* TEXT TO READ:
Paloma Bailey's dad loves cars, and this one is nearly perfect.
“After the Rolls,” Bailey went on, “1 had a Porsche 928, and for the first year the windscreen wipers didn’t work. Then there was a terrible noise when you went over sixty, and they couldn’t seem to sort it out. The only two cars I’ve had that never went wrong are Rolls-Royces and Ferraris. And I’ve got a great thing in the country — a Mitsubishi Shogun jeep [called a Montero here). I’ve never had a problem with it. I leave it in the country sometimes for three months in the winter snows, then walk up and start it right away. Mind you, I did have one before that where the wheels collapsed in Holland Park. The BMW 750iL you see outside, which I’m happy with, replaced my 735i [the new series], which went wrong all the time. Electrics, mainly.”
Bailey doesn’t seem to have too much time for driving, what with the London-Paris-New York jet-setting to jobs (TV commercials for Reebok, Greenpeace, Volvo, Volkswagen, Chanel, etc.), and his assistants operate a sturdy jeep he provides for them. But cars are certainly on his mind. “I like my 750iL [a massive, twelve-cylinder, $70,000-plus BMW sedan] because it’s discreet,” he said. “So at first I felt like a toy boy in the Carrera 4. It seems like something Joan Collins would give you for Christmas, especially in that red. My wife wanted a BMW convertible, but I’d feel like a toy boy in that one as well. The new Mercedes SL looks butch enough to get away with — beautiful, isn’t it? Here, Mercedes has the best resale value of any car make. I couldn’t get the Porsche Speedster because there’s no backseat, and I’ve got two children and two little dogs. But I think the Carrera 4 is sensational to drive. I mean sensational. Even the seats are wonderful, the way they grip you in. The old 91 Is used to go off a bit more. But I tried to skid this one the other night in the rain, and it’s virtually impossible. I’ve never felt more safe in a car or more in control.”

* EXERCISE INSTRUCTIONS:
In the passage about Bailey's cars, which two makes does he say are the only cars he has owned that never went wrong?

* SUPPLIED DATA:
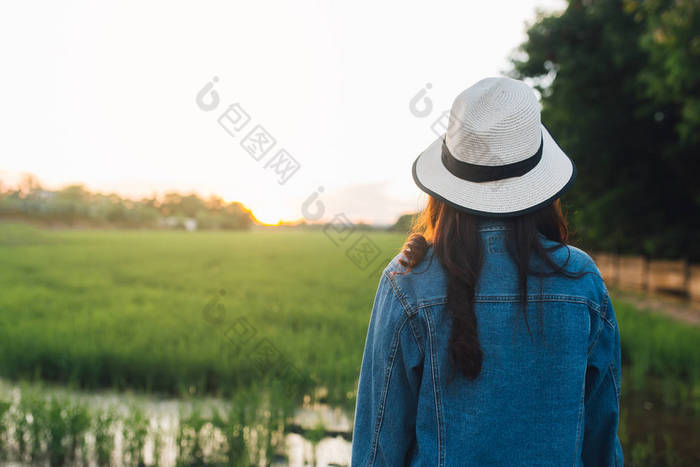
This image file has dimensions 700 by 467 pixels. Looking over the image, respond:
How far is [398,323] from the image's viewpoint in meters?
1.12

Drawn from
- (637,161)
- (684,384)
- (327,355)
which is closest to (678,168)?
(637,161)

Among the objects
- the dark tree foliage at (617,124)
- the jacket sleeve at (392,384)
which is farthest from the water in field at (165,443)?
the dark tree foliage at (617,124)

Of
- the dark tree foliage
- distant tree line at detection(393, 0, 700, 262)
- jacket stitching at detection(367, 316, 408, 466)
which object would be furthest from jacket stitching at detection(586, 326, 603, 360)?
distant tree line at detection(393, 0, 700, 262)

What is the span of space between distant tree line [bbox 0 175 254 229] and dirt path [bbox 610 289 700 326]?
57.7ft

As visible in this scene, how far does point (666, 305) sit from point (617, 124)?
4321 mm

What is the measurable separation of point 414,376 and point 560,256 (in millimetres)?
403

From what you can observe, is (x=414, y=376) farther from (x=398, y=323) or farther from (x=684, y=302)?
(x=684, y=302)

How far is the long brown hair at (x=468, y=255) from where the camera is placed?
1.06 m

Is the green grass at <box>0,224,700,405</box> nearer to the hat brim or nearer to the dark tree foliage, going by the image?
the hat brim

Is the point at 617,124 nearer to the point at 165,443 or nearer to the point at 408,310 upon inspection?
the point at 165,443

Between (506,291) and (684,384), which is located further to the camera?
(684,384)

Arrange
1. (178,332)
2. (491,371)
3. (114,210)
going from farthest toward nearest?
(114,210)
(178,332)
(491,371)

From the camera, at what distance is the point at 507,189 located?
1131 millimetres

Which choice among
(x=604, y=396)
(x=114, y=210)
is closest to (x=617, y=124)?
(x=604, y=396)
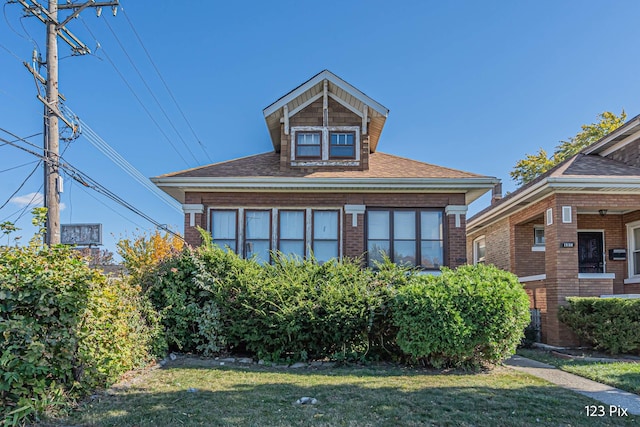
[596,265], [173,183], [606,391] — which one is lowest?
[606,391]

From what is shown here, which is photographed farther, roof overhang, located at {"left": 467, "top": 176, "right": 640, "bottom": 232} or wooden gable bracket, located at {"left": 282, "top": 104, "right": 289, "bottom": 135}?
wooden gable bracket, located at {"left": 282, "top": 104, "right": 289, "bottom": 135}

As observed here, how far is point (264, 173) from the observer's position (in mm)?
12672

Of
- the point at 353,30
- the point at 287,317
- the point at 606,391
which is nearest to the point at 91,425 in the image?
the point at 287,317

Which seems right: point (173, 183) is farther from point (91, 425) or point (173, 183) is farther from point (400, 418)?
point (400, 418)

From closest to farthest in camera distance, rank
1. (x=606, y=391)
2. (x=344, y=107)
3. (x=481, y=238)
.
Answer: (x=606, y=391)
(x=344, y=107)
(x=481, y=238)

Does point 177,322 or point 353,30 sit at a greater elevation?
point 353,30

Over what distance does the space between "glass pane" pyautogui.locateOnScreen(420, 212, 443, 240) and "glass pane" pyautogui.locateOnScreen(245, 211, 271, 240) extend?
4101mm

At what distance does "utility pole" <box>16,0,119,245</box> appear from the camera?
11.9m

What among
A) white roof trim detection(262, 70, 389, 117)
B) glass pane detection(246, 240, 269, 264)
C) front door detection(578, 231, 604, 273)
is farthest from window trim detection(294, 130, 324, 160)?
front door detection(578, 231, 604, 273)

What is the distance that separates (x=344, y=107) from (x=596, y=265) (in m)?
8.87

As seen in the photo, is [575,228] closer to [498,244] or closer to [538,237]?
[538,237]

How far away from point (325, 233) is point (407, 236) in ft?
7.17

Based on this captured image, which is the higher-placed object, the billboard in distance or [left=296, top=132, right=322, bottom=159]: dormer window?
[left=296, top=132, right=322, bottom=159]: dormer window

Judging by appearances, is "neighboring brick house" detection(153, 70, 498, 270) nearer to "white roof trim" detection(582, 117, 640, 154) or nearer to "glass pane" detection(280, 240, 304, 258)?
"glass pane" detection(280, 240, 304, 258)
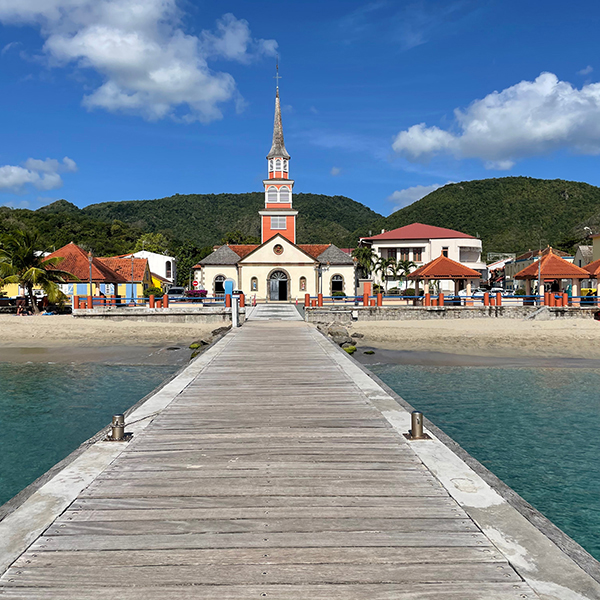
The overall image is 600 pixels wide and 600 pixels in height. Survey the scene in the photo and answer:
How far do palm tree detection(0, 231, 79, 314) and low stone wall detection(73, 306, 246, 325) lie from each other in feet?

* ANSWER BELOW:
Rolls-Royces and Ferraris.